Read in our full list of blocks, sort them by their index and compute the time delta between them.

In [72]:
# Read in the saved block data
blocks = []
with open('./data/blocks.pkl', 'rb') as input:
    try:
        while True:
            blocks += pickle.load(input)
    except EOFError:
        pass

# Sort the list by block_index
sorted_blocks = sorted(blocks, key=lambda block: block['block_index'])

# Get the times for each block
block_times = list(map(lambda block: block['time'], sorted_blocks))

# Calculate the number of minutes between blocks
time_diff = [(block_times[i] - block_times[i-1])/60 for i in range(1,len(block_times))]

# Time Delta Statistics

With this data we are going to see how often we'd expect a block to be separated by its previous block by more than two hours, if the block times had a normal distribution.

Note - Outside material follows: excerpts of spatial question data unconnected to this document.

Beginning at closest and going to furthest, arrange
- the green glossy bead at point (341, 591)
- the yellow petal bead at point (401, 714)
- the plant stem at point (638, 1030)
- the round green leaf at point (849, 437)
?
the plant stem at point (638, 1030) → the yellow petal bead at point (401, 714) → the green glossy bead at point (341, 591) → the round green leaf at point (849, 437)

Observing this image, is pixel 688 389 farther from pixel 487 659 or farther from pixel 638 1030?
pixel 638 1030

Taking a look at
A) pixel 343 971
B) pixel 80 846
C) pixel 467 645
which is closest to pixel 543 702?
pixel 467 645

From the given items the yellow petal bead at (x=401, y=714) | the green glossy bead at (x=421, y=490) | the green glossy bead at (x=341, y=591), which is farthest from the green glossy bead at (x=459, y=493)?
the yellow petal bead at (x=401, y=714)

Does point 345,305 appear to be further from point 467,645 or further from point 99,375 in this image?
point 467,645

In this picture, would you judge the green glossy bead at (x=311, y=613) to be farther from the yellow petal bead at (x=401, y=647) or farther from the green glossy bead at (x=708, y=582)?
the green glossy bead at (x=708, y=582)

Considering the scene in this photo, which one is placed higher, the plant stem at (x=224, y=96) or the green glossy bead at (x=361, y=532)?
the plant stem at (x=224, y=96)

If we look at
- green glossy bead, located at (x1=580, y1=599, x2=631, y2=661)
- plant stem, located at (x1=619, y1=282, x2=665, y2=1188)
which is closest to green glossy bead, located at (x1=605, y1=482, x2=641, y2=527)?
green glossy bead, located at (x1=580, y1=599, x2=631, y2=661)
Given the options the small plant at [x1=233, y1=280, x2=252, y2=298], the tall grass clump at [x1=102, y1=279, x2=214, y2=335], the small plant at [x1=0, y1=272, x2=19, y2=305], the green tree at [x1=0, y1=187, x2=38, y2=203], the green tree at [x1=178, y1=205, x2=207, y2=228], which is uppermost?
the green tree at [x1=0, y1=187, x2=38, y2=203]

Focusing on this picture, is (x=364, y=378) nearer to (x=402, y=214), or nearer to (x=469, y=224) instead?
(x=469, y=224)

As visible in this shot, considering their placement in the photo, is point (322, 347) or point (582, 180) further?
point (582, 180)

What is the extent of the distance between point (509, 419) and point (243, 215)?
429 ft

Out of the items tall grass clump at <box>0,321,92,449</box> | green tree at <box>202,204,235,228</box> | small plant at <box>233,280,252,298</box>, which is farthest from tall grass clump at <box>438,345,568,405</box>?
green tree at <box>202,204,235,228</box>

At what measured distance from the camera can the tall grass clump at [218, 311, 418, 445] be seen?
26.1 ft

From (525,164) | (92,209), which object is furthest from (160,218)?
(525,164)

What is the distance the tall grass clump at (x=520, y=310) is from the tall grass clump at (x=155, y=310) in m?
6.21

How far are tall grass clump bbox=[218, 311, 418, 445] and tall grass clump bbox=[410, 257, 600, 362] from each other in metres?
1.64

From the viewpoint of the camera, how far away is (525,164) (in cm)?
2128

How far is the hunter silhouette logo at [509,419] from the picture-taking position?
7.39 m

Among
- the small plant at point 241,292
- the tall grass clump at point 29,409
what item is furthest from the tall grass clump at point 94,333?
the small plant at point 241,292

We are then going to compare that with what actually happened.

In [90]:
import math
from statistics import mean, stdev

# Determine the probability of a 2 hour or greater block if the data was normally distributed.
avg = mean(time_diff)
cdf = (1+math.erf((120-avg)/stdev(time_diff)/math.sqrt(2)))/2
prob = 1 - cdf

# Get our actual probability based on the historical data
actual = len(list(filter(lambda time: time >= 120, time_diff))) / len(time_diff)

days_between_long_blocks = round(avg / actual / 60)

print(f"If the time between blocks were normally distributed, we'd expect to see two hours or more between blocks one in every {int(round(1/prob))} blocks.")
print()
print(f"However, we've actually seen 2 hours or more between blocks on average one in every {int(round(1/actual))} blocks, or once every {days_between_long_blocks} days")

If the time between blocks were normally distributed, we'd expect to see two hours or more between blocks one in every 375299968947541 blocks.

However, we've actually seen 2 hours or more between blocks on average one in every 4919 blocks, or once every 783 days


## Determine the number of blocks with 2 hours or more between them

Filter this list to only those that had 2 hours or more between them.

In [87]:
# Determine how many times there were blocks separated by more than 2 hours
long_block_deltas = len(list(filter(lambda time: time >= 120, time_diff)))

print(f"There were {long_block_deltas} times where consecutive blocks were separated by 2 hours or more.")

There were 152 times where consecutive blocks were separated by 2 hours or more.